Sämtliche Leichtathletik-Wettbewerbe fanden im Panathinaikon-Stadion statt. Bei diesen waren mit Abstand die meisten Nationen vertreten, nämlich neun. Die US-Amerikaner, deren Mannschaft aus lediglich zehn Athleten (darunter nur ein einziger Landesmeister) bestand, stellten bei neun von zwölf Wettbewerben den Olympiasieger. Es wurden keine Weltrekorde aufgestellt, da zahlreiche erfolgreiche Athleten gar nicht angetreten waren und die engen Kurven des Stadions keine Spitzenzeiten zuließen.
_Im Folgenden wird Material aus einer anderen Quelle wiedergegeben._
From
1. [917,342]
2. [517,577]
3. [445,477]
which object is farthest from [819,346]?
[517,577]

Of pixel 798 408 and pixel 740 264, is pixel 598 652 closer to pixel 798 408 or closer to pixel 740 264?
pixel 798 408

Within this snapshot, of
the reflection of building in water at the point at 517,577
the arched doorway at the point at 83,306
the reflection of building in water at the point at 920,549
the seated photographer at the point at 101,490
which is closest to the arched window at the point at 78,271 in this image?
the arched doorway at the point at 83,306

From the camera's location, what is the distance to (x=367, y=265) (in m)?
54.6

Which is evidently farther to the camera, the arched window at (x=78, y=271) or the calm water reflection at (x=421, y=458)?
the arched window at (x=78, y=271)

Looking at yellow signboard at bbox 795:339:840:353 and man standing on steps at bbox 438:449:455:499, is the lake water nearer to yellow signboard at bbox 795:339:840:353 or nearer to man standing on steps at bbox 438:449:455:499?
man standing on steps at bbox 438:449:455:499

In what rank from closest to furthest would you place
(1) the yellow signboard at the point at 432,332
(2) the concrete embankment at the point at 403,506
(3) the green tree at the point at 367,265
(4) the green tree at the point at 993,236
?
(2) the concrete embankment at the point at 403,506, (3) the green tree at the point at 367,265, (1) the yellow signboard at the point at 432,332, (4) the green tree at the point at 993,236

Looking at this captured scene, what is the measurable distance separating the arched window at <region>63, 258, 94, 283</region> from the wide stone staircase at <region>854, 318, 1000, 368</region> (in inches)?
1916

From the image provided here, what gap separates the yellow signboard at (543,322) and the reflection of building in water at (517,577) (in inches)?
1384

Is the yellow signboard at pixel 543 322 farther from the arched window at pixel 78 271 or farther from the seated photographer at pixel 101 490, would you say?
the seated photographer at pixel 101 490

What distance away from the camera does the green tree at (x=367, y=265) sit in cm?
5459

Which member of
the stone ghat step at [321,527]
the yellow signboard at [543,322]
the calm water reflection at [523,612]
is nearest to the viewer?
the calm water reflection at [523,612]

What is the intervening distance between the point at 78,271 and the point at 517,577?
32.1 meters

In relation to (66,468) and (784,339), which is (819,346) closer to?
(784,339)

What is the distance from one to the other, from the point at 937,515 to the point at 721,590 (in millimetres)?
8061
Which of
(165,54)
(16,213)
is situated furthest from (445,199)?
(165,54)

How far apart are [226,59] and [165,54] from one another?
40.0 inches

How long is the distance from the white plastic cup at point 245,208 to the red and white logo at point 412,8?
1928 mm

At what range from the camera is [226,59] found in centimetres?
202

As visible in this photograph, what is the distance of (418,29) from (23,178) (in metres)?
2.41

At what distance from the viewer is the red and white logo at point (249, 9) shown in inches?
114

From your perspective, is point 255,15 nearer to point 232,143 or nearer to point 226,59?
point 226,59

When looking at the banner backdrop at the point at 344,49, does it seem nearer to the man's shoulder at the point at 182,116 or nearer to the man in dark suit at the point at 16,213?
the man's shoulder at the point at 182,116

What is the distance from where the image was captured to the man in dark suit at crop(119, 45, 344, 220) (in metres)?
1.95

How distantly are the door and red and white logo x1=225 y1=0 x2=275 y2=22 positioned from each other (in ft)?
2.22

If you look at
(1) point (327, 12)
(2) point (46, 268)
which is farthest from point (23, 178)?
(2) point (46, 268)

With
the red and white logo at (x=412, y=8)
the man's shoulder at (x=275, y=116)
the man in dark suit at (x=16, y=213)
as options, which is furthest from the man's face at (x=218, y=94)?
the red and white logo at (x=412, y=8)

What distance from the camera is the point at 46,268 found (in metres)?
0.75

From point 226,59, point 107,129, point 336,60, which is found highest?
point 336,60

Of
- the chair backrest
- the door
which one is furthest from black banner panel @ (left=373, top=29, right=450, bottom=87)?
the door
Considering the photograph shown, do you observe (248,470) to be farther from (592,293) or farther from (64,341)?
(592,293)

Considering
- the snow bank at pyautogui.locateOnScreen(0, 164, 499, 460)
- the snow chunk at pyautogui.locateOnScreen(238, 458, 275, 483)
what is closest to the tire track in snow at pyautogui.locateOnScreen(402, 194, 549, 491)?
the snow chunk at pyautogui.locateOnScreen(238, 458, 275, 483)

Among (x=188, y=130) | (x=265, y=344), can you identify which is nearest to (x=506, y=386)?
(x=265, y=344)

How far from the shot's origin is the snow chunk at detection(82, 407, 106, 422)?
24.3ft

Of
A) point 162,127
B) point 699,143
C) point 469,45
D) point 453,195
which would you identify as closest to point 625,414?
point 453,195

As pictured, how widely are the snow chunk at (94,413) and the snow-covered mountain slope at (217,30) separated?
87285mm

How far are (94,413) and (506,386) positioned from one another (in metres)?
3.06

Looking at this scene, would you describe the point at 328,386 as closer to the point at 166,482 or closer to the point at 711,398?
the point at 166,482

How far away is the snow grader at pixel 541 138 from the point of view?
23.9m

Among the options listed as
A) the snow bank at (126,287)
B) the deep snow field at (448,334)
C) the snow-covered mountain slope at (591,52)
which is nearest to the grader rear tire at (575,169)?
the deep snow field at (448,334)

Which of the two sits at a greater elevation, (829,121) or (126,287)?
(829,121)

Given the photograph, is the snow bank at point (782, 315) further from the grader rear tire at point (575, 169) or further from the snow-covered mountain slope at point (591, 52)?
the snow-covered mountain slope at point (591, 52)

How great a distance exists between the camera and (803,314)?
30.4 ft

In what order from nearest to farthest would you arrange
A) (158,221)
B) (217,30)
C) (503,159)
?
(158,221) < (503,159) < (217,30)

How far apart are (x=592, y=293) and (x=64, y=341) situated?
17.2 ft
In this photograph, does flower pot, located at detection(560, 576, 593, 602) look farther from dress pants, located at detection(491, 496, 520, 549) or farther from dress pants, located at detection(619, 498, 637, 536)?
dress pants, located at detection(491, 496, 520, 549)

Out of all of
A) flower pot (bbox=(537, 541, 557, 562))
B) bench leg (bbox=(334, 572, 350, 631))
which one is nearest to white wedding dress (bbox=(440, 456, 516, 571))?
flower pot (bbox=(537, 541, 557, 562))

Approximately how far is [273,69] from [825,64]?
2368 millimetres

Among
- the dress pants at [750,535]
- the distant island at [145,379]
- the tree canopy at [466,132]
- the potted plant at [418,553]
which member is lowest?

Der allererste Sieger eines olympischen Ereignisses war Francis Lane (USA), der einen Vorlauf über 100 Meter in 12,5 Sekunden gewann. Erster Olympiasieger der Neuzeit war James Connolly aus den Vereinigten Staaten, der den Dreisprung-Wettkampf mit über einem Meter Vorsprung für sich entschied. Die Harvard University hatte ihrem Studenten keine Erlaubnis gewährt, nach Athen zu reisen. Um dennoch teilnehmen zu können, exmatrikulierte er sich selbst; 1949 verlieh ihm seine Universität die Ehrendoktorwürde.

Robert Garrett, ein Student der Princeton University, gewann neben dem Kugelstoßen auch den Wettbewerb im Diskuswerfen. Letztere Disziplin war noch nie zuvor an internationalen Wettkämpfen ausgetragen worden. Garrett hatte einen Schmied damit beauftragt, nach einer wissenschaftlichen Zeichnung einen Diskus herzustellen. Er wog rund 10 Kilogramm und erwies sich als zu schwer, um damit werfen zu können. Als Robert Garrett erfuhr, dass der im Wettkampf verwendete Diskus nur 2 Kilogramm wog, meldete er sich trotzdem an. Zur Enttäuschung der griechischen Zuschauer, die ihre Athleten für unschlagbar hielten, gewann der US-Amerikaner den Wettbewerb.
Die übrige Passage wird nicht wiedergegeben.